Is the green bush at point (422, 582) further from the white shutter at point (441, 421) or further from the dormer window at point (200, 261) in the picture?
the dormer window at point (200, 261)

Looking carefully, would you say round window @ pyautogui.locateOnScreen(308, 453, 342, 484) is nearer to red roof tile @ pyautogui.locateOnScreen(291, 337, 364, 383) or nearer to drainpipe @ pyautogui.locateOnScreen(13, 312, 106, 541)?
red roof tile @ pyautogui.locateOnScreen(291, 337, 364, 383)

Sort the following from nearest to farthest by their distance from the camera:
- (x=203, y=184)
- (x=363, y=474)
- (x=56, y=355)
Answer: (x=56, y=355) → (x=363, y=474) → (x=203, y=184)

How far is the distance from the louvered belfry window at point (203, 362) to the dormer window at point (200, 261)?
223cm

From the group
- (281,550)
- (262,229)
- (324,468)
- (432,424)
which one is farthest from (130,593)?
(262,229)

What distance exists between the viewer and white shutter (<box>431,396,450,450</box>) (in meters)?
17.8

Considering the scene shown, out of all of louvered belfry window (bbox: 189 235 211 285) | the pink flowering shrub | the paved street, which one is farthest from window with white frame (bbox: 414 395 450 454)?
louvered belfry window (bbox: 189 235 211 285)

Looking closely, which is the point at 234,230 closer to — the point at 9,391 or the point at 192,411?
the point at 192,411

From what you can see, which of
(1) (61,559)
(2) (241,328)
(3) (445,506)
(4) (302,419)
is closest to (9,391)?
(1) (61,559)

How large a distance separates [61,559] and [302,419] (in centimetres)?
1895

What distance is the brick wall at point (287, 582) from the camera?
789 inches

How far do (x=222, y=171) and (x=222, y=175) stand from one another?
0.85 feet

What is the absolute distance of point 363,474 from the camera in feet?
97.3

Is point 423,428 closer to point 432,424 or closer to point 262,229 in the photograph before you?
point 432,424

_Requirement_
From the first line to the last, retype the data exactly.

_Result of the task_
Is the green bush at point (422, 582) further from the white shutter at point (441, 421) or further from the dormer window at point (200, 261) in the picture?
the dormer window at point (200, 261)

Looking carefully, would you say round window @ pyautogui.locateOnScreen(308, 453, 342, 484) is nearer to red roof tile @ pyautogui.locateOnScreen(291, 337, 364, 383) or nearer to drainpipe @ pyautogui.locateOnScreen(13, 312, 106, 541)?
red roof tile @ pyautogui.locateOnScreen(291, 337, 364, 383)

Sort the following from nearest to farthest by their distance from the camera:
- (x=203, y=184)
- (x=363, y=474)
- (x=56, y=355)
Answer: (x=56, y=355) → (x=363, y=474) → (x=203, y=184)

How far is the distance from the louvered belfry window at point (203, 362) to the dormer window at point (200, 261)?
223cm

From the group
- (281,550)
- (262,229)
- (324,468)
- (432,424)
which one is farthest from (130,593)?
(262,229)

What distance exists between the viewer and white shutter (<box>431,396,450,450</box>) (in meters)?
17.8

Considering the scene shown, out of all of louvered belfry window (bbox: 189 235 211 285) | the pink flowering shrub | the paved street, which one is farthest from window with white frame (bbox: 414 395 450 454)?
louvered belfry window (bbox: 189 235 211 285)

Looking closely, which is the point at 234,230 closer to — the point at 9,391 or the point at 192,411?
the point at 192,411

From what you can see, which of
(1) (61,559)
(2) (241,328)
(3) (445,506)
(4) (302,419)
is closest to (9,391)?
(1) (61,559)

How large a distance separates [61,559] and [302,419] (in centimetres)?
1895

What distance is the brick wall at point (287, 582) from the camera?
789 inches

How far do (x=222, y=171) and (x=222, y=175) stand from one another?
0.85 feet

What is the absolute distance of point 363,474 from the camera in feet?
97.3

Is point 423,428 closer to point 432,424 or closer to point 262,229 in the photograph before you?
point 432,424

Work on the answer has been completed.